_Excerpted passage_.
▼▼▼

For more information visit www.angola3.org and http://angola3news.blogspot.com/.

 

What critics of Obamacare don’t get

Drug

There is an obvious answer to this piece by Chris Arnade: Don’t abuse drugs and the problem goes away.  If that makes sense to you, read no further.  If you care about the woman in the picture because she is a human being, read on . . .

Ted Cruz and Obamacare critics clearly don’t get it

Opponents of reform don’t see how lucky they are to have easy access to healthcare. For homeless addicts, it’s a different reality 

Chris Arnade

The Guardian

Homeless drug addicts fall through the cracks in America’s healthcare system. Photograph: Chris Arnade

I arrived at 9am as planned, with $10 in my pocket and a sheet of phone numbers. Sonya was missing, her corner space now just a bed of cardboard, a bundle of dirty blankets, broken needles, and a Bible. Her kitten was gone, presumably given to a friend to watch, or maybe it fled, scared by the roar of semi-trucks only 10 meters away.

I walked the stretch of the Bruckner Expressway in the Bronx, New York, where she begs for money.

At 10am I found her leaning against a pole. She smiled, “I just need to get straight before I go”. I have learned the language of addicts. She was talking about one last hit of heroin before entering detox. The thought of being dope sick in a waiting room is just too much.

▲▲▲

_Data under study_.
▼▼▼

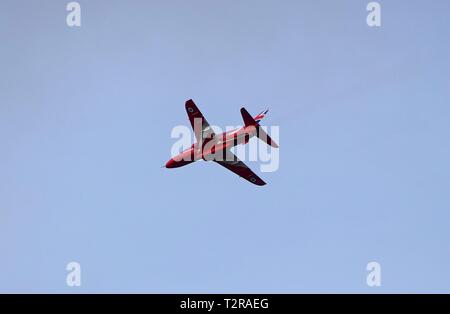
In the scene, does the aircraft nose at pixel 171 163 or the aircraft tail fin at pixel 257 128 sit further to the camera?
the aircraft nose at pixel 171 163

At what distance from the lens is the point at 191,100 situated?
3216 inches

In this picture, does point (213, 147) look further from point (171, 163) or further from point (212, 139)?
point (171, 163)

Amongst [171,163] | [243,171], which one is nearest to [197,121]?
[171,163]

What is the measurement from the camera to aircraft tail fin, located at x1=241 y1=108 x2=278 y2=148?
73069mm

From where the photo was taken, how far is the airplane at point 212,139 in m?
75.0

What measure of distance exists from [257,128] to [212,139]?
7928 millimetres

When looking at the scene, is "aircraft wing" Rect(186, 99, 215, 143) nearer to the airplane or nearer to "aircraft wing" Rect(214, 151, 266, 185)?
the airplane

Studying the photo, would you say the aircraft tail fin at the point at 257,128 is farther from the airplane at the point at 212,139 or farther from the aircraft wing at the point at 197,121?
the aircraft wing at the point at 197,121

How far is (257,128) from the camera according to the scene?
244ft

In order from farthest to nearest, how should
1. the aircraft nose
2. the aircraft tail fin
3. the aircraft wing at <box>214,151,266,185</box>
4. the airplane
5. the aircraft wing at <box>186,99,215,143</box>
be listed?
the aircraft wing at <box>214,151,266,185</box> < the aircraft nose < the aircraft wing at <box>186,99,215,143</box> < the airplane < the aircraft tail fin

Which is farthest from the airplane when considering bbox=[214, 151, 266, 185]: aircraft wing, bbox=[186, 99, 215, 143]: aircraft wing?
bbox=[214, 151, 266, 185]: aircraft wing

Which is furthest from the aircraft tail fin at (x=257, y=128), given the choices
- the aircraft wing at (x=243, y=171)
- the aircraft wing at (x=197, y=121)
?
the aircraft wing at (x=243, y=171)
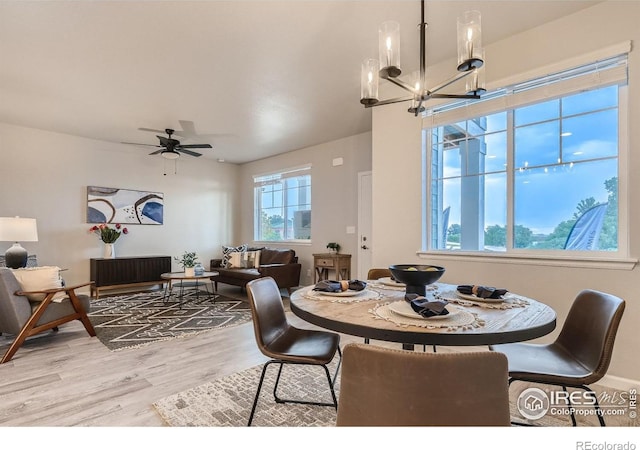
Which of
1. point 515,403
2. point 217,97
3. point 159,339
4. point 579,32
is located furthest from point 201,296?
point 579,32

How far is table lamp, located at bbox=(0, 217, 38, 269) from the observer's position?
12.1ft

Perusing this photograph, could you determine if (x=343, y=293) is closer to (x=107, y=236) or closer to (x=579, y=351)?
(x=579, y=351)

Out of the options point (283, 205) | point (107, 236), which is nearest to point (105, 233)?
point (107, 236)

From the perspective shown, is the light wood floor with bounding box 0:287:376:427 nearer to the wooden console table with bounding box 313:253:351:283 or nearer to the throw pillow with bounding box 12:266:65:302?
the throw pillow with bounding box 12:266:65:302

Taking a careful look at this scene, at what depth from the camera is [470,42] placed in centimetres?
152

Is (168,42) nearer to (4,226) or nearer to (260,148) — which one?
(4,226)

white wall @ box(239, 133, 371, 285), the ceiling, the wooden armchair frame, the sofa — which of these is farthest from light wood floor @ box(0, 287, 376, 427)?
the ceiling

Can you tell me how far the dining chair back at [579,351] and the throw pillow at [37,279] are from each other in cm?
364

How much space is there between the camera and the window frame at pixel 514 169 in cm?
219

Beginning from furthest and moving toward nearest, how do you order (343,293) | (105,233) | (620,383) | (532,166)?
(105,233) → (532,166) → (620,383) → (343,293)

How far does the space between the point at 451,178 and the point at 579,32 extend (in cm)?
138

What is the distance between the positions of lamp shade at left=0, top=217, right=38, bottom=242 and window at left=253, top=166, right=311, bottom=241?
3865mm

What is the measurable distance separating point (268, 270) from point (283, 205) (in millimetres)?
1979

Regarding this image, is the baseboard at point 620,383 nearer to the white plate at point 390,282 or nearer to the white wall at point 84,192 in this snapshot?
the white plate at point 390,282
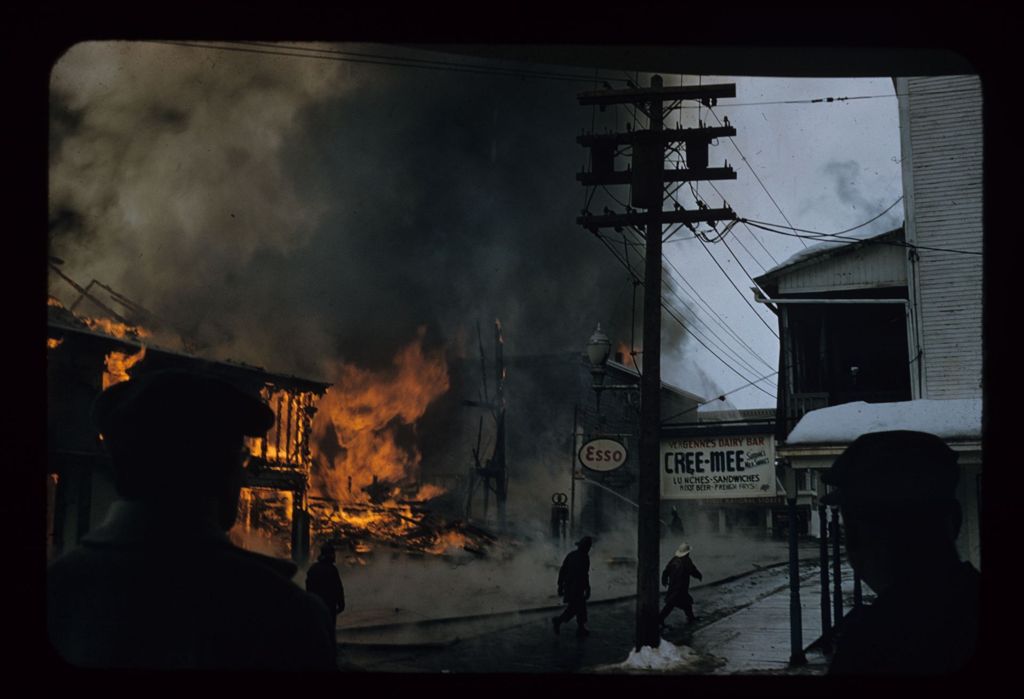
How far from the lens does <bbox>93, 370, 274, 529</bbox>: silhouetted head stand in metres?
2.54

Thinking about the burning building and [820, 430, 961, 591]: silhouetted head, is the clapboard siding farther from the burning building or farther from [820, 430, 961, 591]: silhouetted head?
the burning building

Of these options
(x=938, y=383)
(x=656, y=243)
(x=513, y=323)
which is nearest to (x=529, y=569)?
(x=513, y=323)

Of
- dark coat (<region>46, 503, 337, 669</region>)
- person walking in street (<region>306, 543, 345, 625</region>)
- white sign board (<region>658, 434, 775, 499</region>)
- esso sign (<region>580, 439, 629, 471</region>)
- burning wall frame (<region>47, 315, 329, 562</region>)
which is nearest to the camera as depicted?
dark coat (<region>46, 503, 337, 669</region>)

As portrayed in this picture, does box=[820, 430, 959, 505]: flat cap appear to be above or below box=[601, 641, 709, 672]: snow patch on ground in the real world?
above

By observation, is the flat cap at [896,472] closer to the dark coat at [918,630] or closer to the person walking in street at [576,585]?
the dark coat at [918,630]

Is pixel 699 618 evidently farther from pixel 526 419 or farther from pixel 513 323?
pixel 513 323

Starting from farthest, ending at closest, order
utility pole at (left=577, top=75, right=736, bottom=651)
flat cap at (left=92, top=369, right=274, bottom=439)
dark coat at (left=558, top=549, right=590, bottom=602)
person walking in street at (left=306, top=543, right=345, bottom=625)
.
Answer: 1. dark coat at (left=558, top=549, right=590, bottom=602)
2. utility pole at (left=577, top=75, right=736, bottom=651)
3. person walking in street at (left=306, top=543, right=345, bottom=625)
4. flat cap at (left=92, top=369, right=274, bottom=439)

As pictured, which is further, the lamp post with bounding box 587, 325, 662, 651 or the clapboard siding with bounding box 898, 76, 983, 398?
the lamp post with bounding box 587, 325, 662, 651

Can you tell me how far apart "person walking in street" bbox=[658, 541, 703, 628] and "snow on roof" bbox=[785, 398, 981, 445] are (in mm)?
2685

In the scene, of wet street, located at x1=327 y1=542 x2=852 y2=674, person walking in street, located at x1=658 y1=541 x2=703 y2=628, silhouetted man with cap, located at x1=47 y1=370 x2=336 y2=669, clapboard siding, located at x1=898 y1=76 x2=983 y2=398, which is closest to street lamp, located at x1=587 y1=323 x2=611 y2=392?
person walking in street, located at x1=658 y1=541 x2=703 y2=628

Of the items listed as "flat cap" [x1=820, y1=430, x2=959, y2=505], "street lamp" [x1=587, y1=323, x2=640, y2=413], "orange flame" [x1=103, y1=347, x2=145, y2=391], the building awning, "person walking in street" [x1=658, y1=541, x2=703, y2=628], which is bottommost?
"person walking in street" [x1=658, y1=541, x2=703, y2=628]

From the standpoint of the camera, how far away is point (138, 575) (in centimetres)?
249

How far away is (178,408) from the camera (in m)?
2.59

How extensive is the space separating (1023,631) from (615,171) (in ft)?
14.3
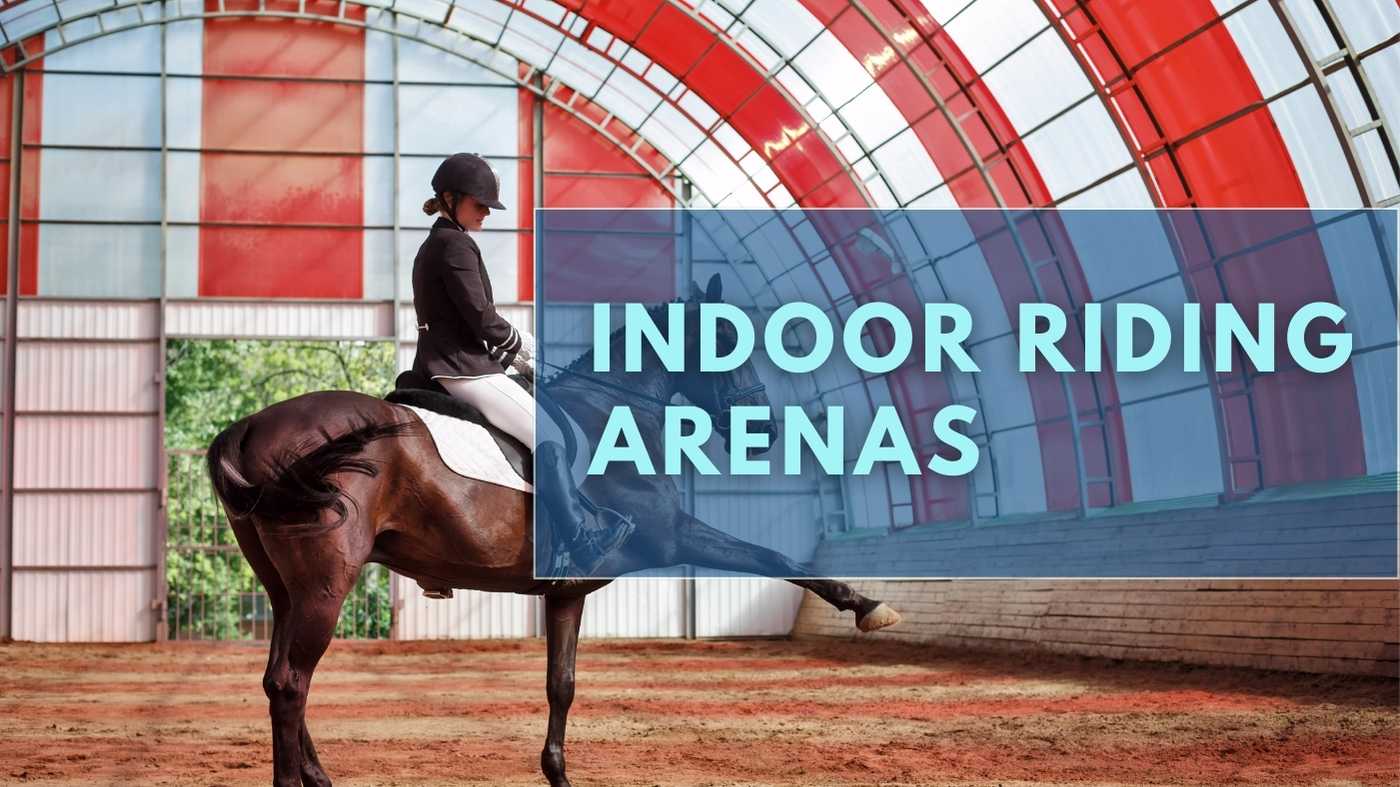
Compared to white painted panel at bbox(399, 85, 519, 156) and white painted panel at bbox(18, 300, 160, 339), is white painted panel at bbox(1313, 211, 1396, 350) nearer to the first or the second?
white painted panel at bbox(399, 85, 519, 156)

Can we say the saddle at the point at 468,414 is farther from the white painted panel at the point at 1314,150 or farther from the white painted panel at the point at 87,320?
the white painted panel at the point at 87,320

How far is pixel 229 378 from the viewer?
4381 cm

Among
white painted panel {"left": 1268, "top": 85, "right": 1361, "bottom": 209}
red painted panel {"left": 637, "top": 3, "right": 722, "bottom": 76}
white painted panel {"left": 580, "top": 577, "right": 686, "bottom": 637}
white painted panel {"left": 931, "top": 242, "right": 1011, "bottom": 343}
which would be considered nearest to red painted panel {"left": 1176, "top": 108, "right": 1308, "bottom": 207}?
white painted panel {"left": 1268, "top": 85, "right": 1361, "bottom": 209}

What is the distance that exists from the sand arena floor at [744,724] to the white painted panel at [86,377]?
7324 mm

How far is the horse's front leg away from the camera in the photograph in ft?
25.3

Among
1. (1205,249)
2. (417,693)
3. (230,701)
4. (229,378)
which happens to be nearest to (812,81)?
(1205,249)

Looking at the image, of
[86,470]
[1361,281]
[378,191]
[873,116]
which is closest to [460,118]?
[378,191]

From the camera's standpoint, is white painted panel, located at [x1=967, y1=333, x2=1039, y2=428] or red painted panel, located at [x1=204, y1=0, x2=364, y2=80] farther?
red painted panel, located at [x1=204, y1=0, x2=364, y2=80]

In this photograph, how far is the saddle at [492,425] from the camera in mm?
7305

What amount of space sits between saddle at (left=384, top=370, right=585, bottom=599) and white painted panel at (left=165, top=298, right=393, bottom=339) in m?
21.8

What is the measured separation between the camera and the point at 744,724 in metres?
13.9

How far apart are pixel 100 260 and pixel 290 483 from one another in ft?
78.7

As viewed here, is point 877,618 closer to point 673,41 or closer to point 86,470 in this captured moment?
point 673,41

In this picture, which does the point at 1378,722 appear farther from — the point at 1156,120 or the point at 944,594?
the point at 944,594
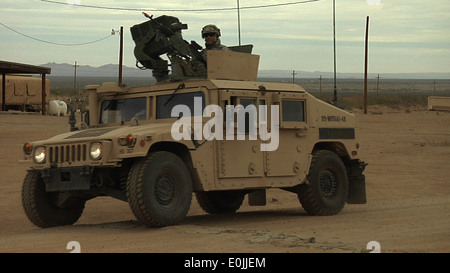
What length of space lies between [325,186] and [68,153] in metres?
4.13

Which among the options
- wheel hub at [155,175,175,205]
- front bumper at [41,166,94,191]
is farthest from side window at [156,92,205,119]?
front bumper at [41,166,94,191]

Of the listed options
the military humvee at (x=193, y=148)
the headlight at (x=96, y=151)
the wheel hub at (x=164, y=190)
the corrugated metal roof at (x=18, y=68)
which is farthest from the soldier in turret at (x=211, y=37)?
the corrugated metal roof at (x=18, y=68)

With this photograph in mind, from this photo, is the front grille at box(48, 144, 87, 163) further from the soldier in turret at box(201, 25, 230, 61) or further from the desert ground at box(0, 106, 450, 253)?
the soldier in turret at box(201, 25, 230, 61)

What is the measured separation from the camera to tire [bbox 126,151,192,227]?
964 centimetres

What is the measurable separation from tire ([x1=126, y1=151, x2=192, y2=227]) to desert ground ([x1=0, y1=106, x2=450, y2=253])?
0.18 m

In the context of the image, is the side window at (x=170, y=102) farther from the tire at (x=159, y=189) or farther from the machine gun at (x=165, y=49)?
the tire at (x=159, y=189)

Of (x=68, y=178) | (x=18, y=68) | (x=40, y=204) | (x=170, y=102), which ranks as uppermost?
(x=18, y=68)

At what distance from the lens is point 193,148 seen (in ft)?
34.2

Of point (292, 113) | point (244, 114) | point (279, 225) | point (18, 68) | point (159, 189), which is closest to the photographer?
point (159, 189)

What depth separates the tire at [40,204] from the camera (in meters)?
10.7

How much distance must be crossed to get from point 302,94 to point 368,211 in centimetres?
225

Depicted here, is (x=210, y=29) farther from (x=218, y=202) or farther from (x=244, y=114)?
(x=218, y=202)

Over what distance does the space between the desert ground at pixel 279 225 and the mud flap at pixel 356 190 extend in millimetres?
189

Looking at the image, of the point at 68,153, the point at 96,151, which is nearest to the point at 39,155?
the point at 68,153
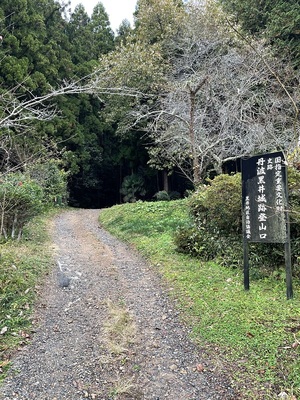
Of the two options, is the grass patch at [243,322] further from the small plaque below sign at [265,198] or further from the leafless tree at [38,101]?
the leafless tree at [38,101]

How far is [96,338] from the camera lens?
3.47 metres

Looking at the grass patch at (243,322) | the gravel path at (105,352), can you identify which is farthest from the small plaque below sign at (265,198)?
the gravel path at (105,352)

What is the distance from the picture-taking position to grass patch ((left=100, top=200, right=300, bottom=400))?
2.69 m

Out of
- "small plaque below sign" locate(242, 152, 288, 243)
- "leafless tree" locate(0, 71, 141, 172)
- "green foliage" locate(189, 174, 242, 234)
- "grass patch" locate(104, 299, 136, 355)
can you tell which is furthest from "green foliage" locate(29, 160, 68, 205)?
"small plaque below sign" locate(242, 152, 288, 243)

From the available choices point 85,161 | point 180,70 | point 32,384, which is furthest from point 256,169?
point 85,161

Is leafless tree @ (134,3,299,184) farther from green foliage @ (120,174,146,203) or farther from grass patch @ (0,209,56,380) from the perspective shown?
green foliage @ (120,174,146,203)

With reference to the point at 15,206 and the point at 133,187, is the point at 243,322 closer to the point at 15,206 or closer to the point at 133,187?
the point at 15,206

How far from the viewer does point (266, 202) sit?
13.6 ft

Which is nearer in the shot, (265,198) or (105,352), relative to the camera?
(105,352)

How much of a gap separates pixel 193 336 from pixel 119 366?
35.4 inches

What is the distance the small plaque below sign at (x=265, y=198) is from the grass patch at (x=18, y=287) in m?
3.14

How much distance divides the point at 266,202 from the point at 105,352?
8.78 feet

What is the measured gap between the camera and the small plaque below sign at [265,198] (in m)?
3.98

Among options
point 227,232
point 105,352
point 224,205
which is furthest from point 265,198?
point 105,352
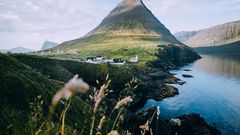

▲▲▲

_Set of tasks_.
• a. Copy a section of the piece on homeless addicts and healthcare word for word, beginning at the words "What critics of" and ending after "read on . . .".
• b. Continue the piece on homeless addicts and healthcare from its last sentence.
The entries have nothing to do with what you're asked to do here.

_Responses to the exercise_.
• a.
What critics of Obamacare don’t get

Drug

There is an obvious answer to this piece by Chris Arnade: Don’t abuse drugs and the problem goes away.  If that makes sense to you, read no further.  If you care about the woman in the picture because she is a human being, read on . . .

• b.
Nobody had drugs available this early; she had to call for a delivery that came an hour later.

Most of her veins are dry, shriveled from overuse. Except in her foot. She took off her shoes and asked for privacy:

My feet really stink, sorry, get all soggy in these shoes. Out here you can’t really wear heels.

I grabbed her small purse, once red but now black. Inside was her paperwork: an expired driver’s license from a happier time, a Medicaid letter crumpled and torn. I struggled to make out her information; maybe it was a letter E or an F on her Medicaid ID, maybe a three or an eight. I wrote down the different possibilities.

I waited in the car, calling different hospitals and inpatient programs that accept those who only have Medicaid. Most calls went to voicemail, doomed to become messages unreturned. Forty minutes of calling netted me three rejections, all the places were filled or needed proof of residence. I explained she slept under an overpass. They shrugged. Rules are rules.

Desperate, I called a place nearby, a place most addicts hate, a place with “nasty doctors and nurses who treat you like shit”.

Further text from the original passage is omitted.